Si certains événements traumatiques restent gravés, d'autres peuvent être difficiles à récupérer en mémoire. "Par un processus psychique qu'on ne comprend pas forcément, le souvenir est encodé mais on n'arrive pas bien à le récupérer. Un élément déclencheur peut cependant faire survenir toute la vague de souvenirs", explique Benoît Selingue.

S'il y a un lien évident à faire, c'est bien celui qui existe entre la mémoire et les émotions. Elles assurent même un rôle déterminent.

Mémoire et émotions, un lien crucial

"Pendant longtemps on a dit qu'il y avait les émotions d'un coté et la cognition de l'autre, mais en fait tout cela très lié (...) Quand on parle d'émotion, il y a à la fois l'intensité et la balance (le positif et le négatif)", raconte le membre de l'OFPN. Si on vous demande qu'est-ce que vous avez mangé la semaine dernière à la cantine ou qu'est-ce que vous avez commandé au restaurant avec votre meilleure amie, il ne fait nul doute que vous vous rappèlerez du repas entre copines et pas forcément de la cantine. "L'émotion module l'encodage en mémoire, le stockage et la récupération. Plus elle est forte, plus elle ajoute de la profondeur d'encodage". Le sommeil joue, lui aussi, un rôle déterminant dans la consolidation du souvenir. "On sélectionne ce qui est important à retenir et ce qui est moins important", ajoute Benoît Selingue.

Mais peut-on espérer maîtriser sa mémoire, en ayant la possibilité d'apaiser les émotions liées à un événement douloureux ? La méthode EMDR ("Eye Movement Desensitization and Reprocessing*), est une thérapie cognitive qui vise à soigner les troubles psychotraumatiques par des mouvements oculaires et des stimulations tactiles ou auditives. Ces stimulations agissent sur le cerveau pour libérer les émotions négatives. Cette technique a notamment été utilisée auprès des victimes des attentats parisiens.

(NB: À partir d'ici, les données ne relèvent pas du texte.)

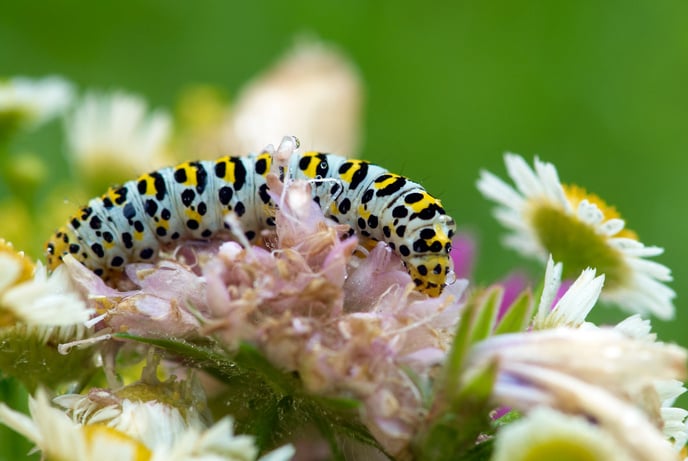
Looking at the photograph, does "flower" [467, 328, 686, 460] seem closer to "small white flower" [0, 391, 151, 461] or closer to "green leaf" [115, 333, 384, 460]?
"green leaf" [115, 333, 384, 460]

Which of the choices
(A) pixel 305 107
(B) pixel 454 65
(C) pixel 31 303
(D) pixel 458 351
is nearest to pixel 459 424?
(D) pixel 458 351

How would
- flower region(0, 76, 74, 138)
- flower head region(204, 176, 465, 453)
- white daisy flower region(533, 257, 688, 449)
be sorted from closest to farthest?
flower head region(204, 176, 465, 453)
white daisy flower region(533, 257, 688, 449)
flower region(0, 76, 74, 138)

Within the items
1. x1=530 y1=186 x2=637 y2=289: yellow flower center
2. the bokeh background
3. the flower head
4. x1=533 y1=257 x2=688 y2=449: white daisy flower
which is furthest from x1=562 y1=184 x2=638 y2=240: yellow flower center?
the bokeh background

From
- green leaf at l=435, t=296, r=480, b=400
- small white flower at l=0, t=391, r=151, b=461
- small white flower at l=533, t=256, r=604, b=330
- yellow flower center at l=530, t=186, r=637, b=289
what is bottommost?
small white flower at l=0, t=391, r=151, b=461

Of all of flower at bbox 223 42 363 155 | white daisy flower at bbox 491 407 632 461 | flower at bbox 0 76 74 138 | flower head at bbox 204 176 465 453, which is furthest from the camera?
flower at bbox 223 42 363 155

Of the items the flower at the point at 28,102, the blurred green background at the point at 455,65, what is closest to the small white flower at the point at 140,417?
the flower at the point at 28,102

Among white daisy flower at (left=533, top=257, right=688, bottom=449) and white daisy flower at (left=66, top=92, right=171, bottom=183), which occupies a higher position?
white daisy flower at (left=66, top=92, right=171, bottom=183)

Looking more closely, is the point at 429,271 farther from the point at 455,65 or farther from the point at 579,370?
the point at 455,65

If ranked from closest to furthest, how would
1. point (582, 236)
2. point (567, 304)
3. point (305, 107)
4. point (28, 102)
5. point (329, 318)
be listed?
1. point (329, 318)
2. point (567, 304)
3. point (582, 236)
4. point (28, 102)
5. point (305, 107)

"Se remémorer le souvenir dans un cadre contrôlé, avec un professionnel, cela permet d'avoir un état émotionnel plus détendu à propos du souvenir", explique le spécialiste. Si l'EMDR existe et fait ses preuves, la psychothérapie illustre typiquement ce type d'encadrement professionnel.

Il y a beaucoup à dire et surtout à retenir à propos de la mémoire. Mais ne vous en faites pas, elle se charge de tout.